Exercise description ▸ Copy every line of the data that contains the string "Numididae".

Recorded data ▸
┌──

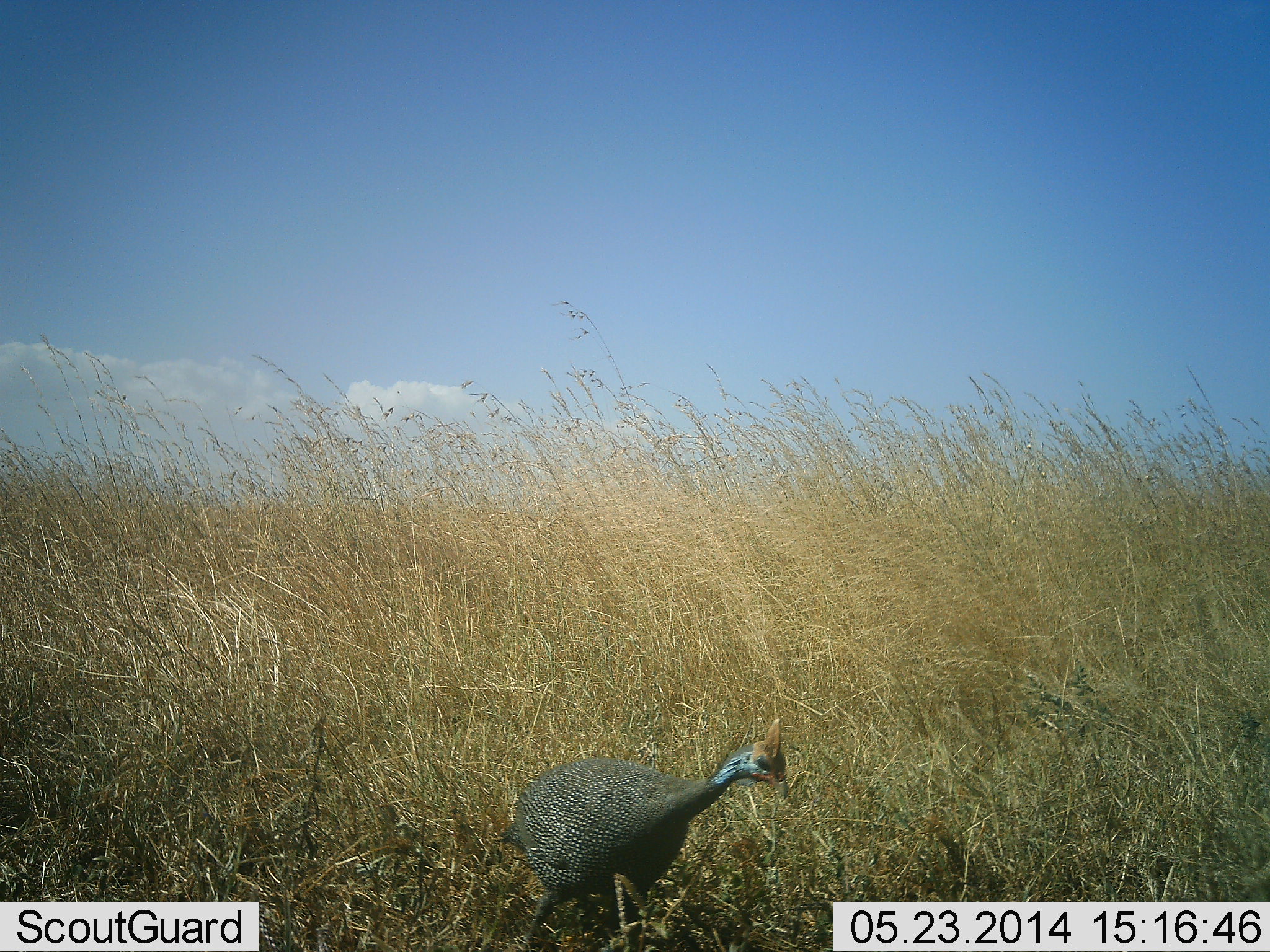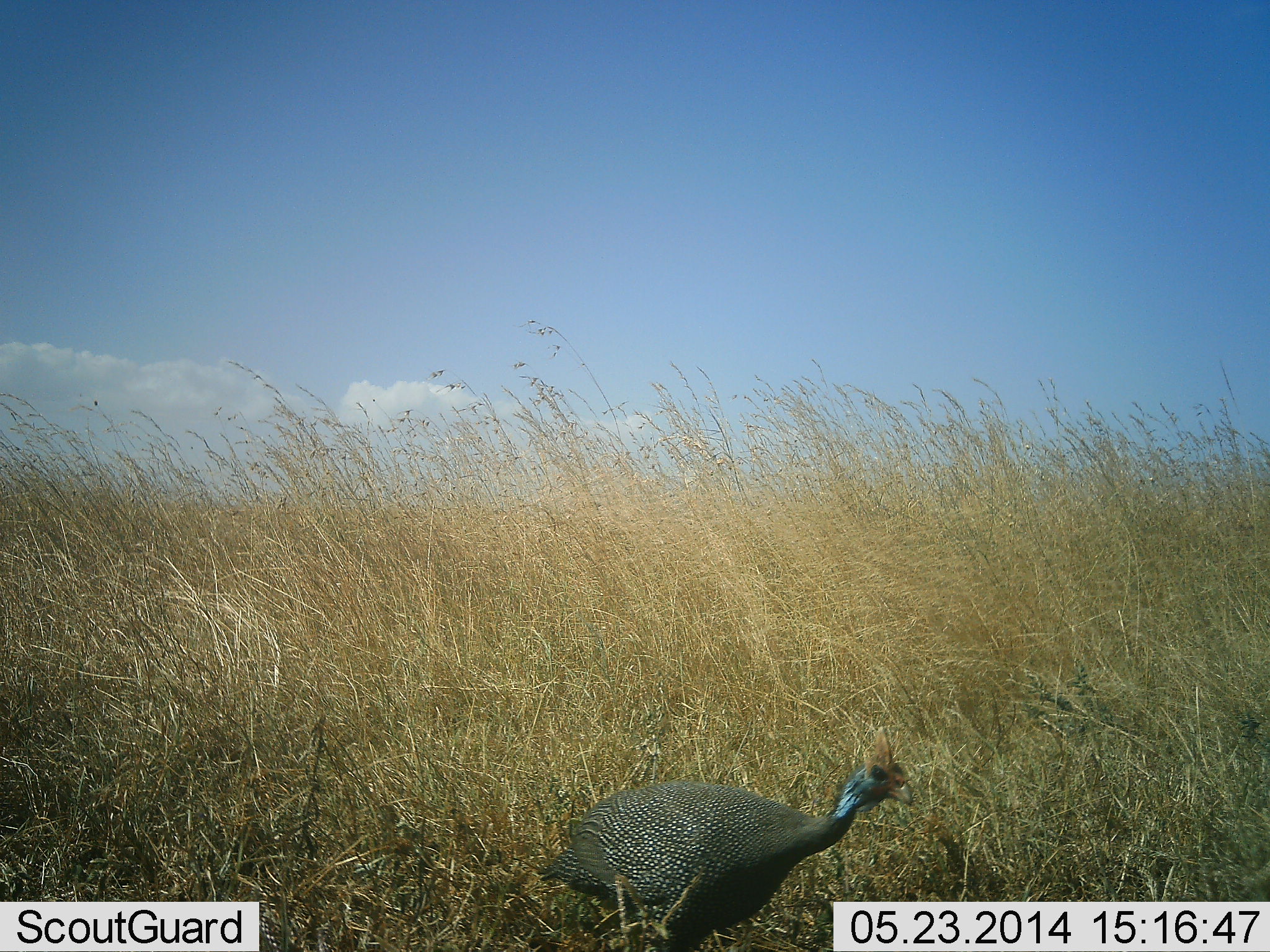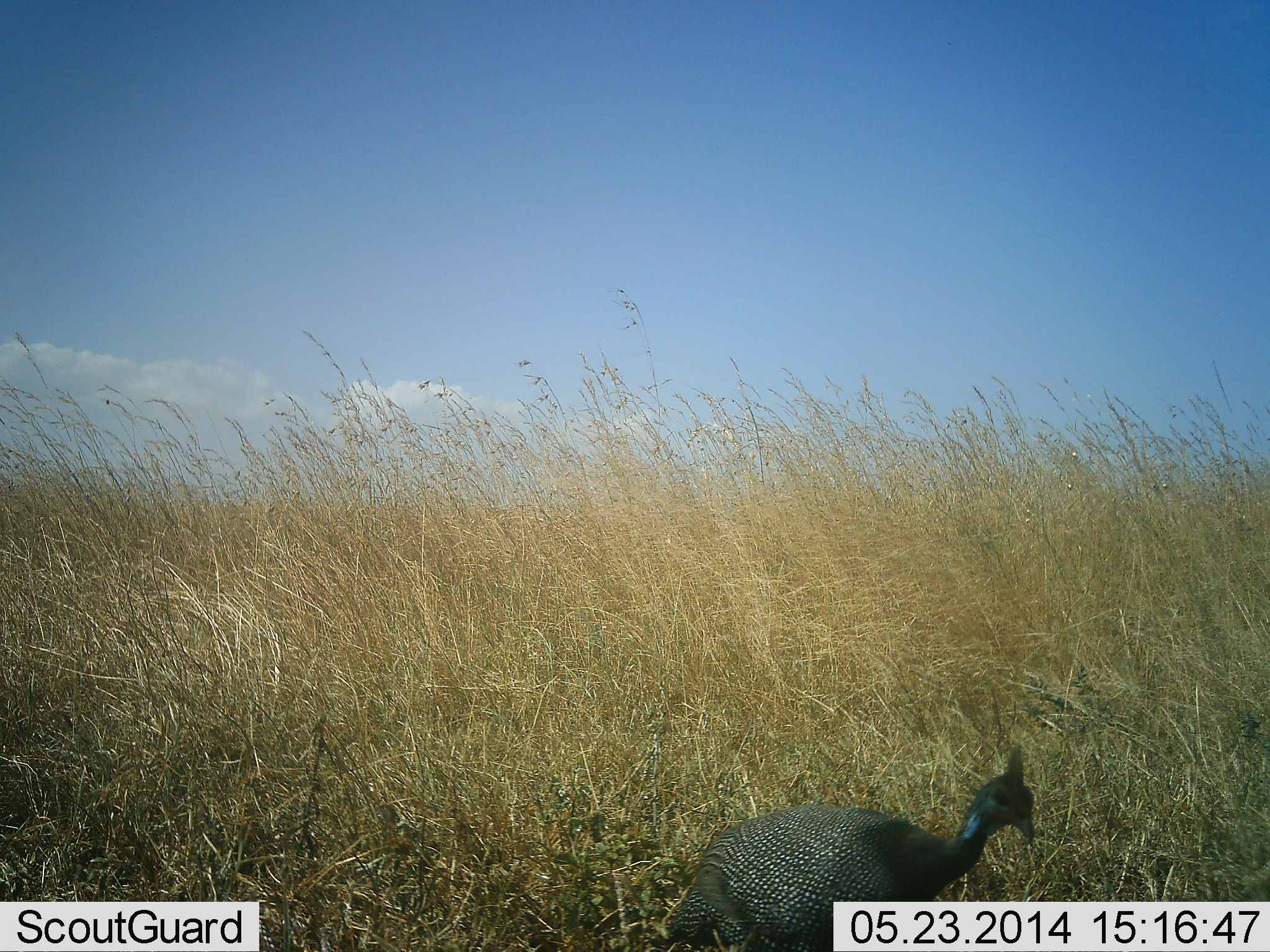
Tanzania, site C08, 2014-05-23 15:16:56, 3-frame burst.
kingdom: Animalia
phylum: Chordata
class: Aves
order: Galliformes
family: Numididae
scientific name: Numididae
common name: guinea fowl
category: guineafowl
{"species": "guineafowl (guinea fowl) (Numididae)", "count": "1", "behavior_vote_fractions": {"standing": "27%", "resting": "0%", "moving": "73%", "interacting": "0%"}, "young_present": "0%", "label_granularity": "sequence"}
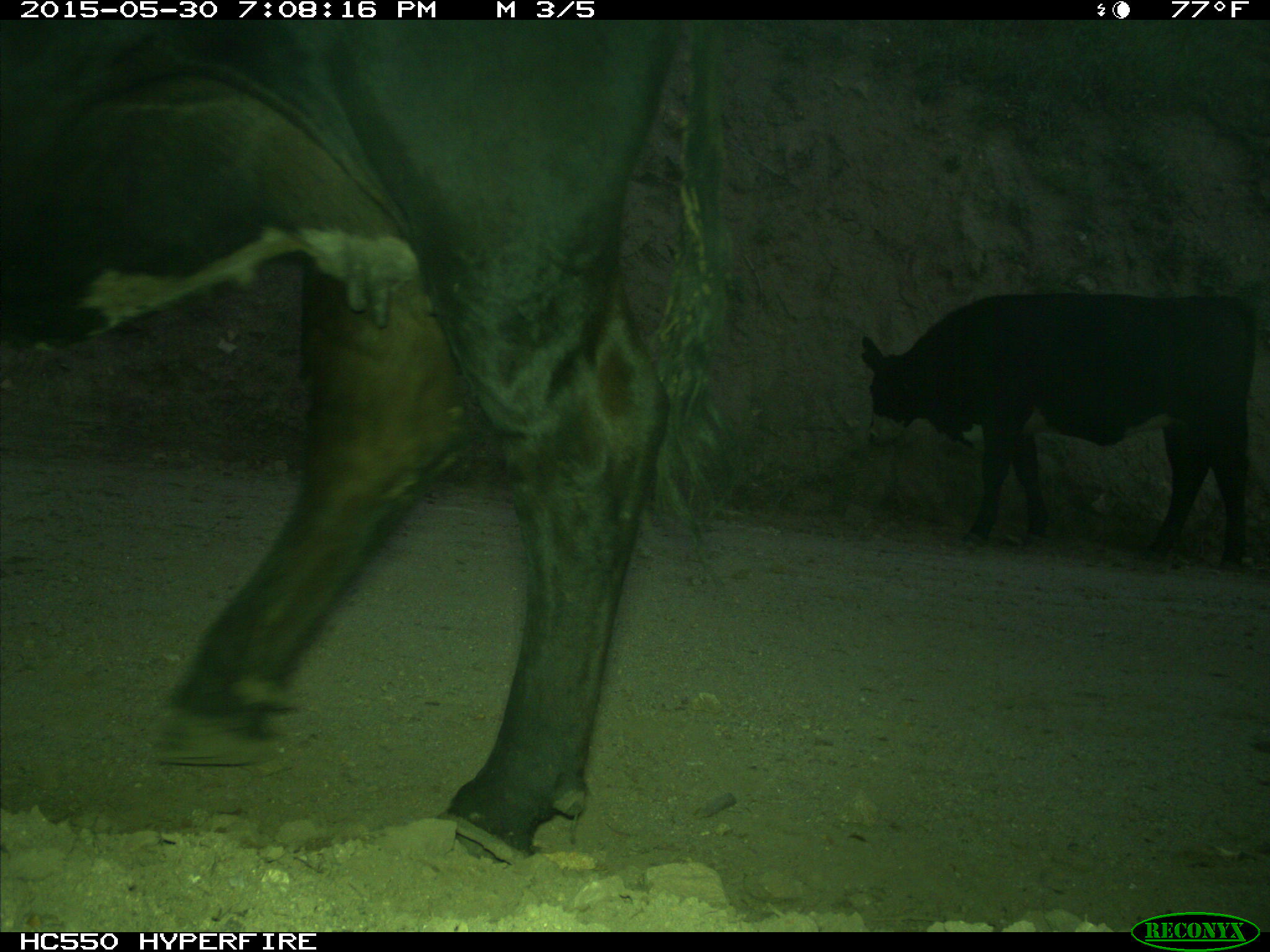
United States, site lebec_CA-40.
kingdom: Animalia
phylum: Chordata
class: Mammalia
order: Artiodactyla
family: Bovidae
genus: Bos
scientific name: Bos taurus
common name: domestic cow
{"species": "Bos taurus (domestic cow)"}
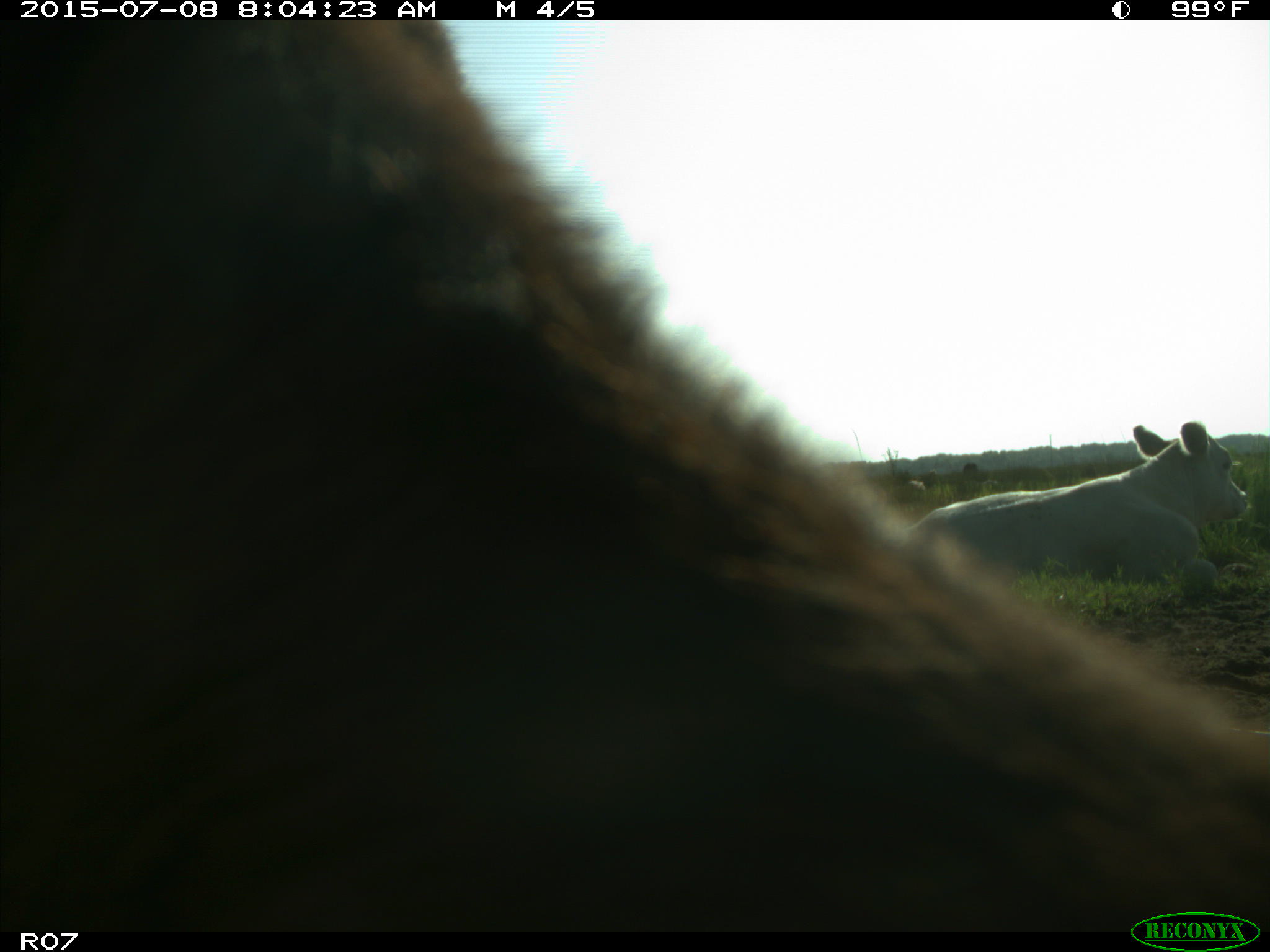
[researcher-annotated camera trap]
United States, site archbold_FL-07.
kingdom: Animalia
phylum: Chordata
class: Mammalia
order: Artiodactyla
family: Bovidae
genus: Bos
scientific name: Bos taurus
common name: domestic cow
Bos taurus (domestic cow).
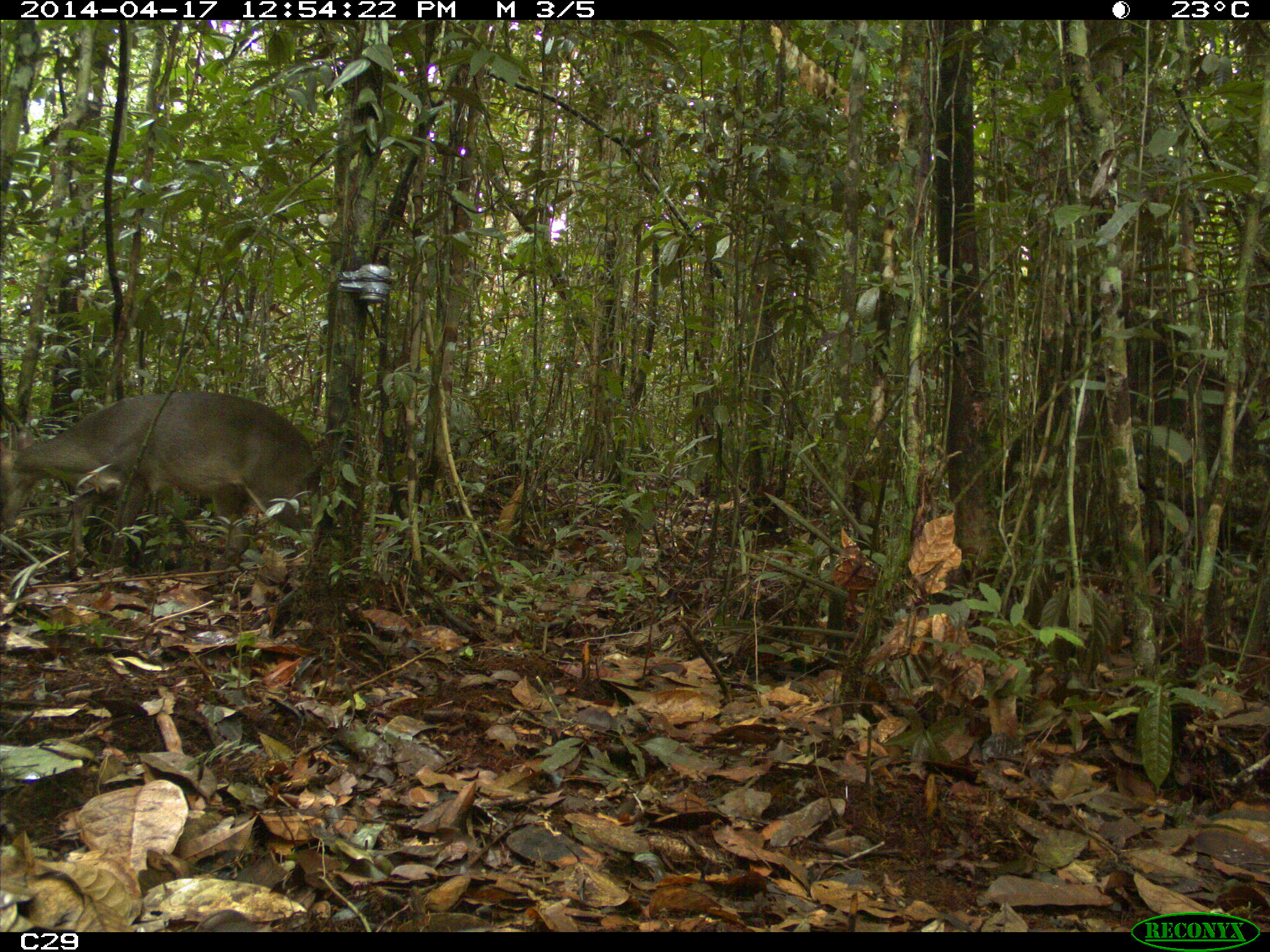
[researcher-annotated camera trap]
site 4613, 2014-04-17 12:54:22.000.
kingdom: Animalia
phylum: Chordata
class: Mammalia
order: Artiodactyla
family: Cervidae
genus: Mazama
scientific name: Mazama gouazoubira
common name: gray brocket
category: mazama gouazaoubira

└──

Output of the task ▸
family: Numididae
scientific name: Numididae
{"species": "guineafowl (guinea fowl) (Numididae)", "count": "1", "behavior_vote_fractions": {"standing": "27%", "resting": "0%", "moving": "73%", "interacting": "0%"}, "young_present": "0%", "label_granularity": "sequence"}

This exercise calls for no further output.